Example 14: Measurement of Binding Forces of the Fc Variants to C1q by ELISA

(48) In this example, the binding forces of the Fc variants to C1q were measured. Specifically, 50 μl of each of the IgG Fc variants diluted to 4 μg/ml with 0.05 M Na.sub.2CO.sub.3 (pH 9.6) was immobilized onto a flat-bottom polystyrene high-bind 96-well microplate (costar) at 4° C. for 16 h, blocked with 100 μl of 4% skim milk (GenomicBase) (in 0.05% PBST pH 7.4) at room temperature for 2 h, and washed four times with 180 μl of 0.05% PBST (pH 7.4). Thereafter, 50 μl of Complement C1q Human (Millipore) serially diluted with 1% skim milk (in 0.05% PBST pH 7.4) was plated in each well and the reaction was carried out at room temperature for 1 h. After washing, an antibody reaction with 50 μl of anti-C1q-HRP conjugate (Invitrogen) was allowed to proceed at room temperature for 1 h. The plate was washed and developed with 50 μl of 1-Step Ultra TMB-ELISA Substrate Solution (Thermo Fisher Scientific). The reaction was quenched with 2 M H.sub.2SO.sub.4 (50 μl each). Then, the reaction product was analyzed using an epoch microplate spectrophotometer (BioTek). As a result of the analysis, the binding force of the sorted PFc29 to C1q was higher than those of conventional LS and YTE (FIG. 19).

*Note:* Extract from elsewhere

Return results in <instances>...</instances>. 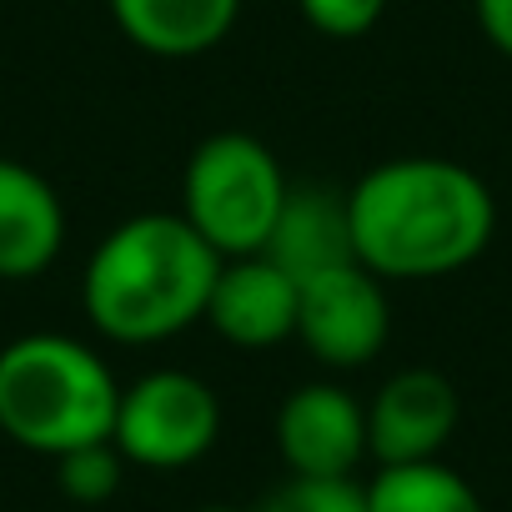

(49) Although the particulars of the present invention have been described in detail, it will be obvious to those skilled in the art that such particulars are merely preferred embodiments and are not intended to limit the scope of the present invention. Therefore, the substantial scope of the present invention is defined by the appended claims and their equivalents.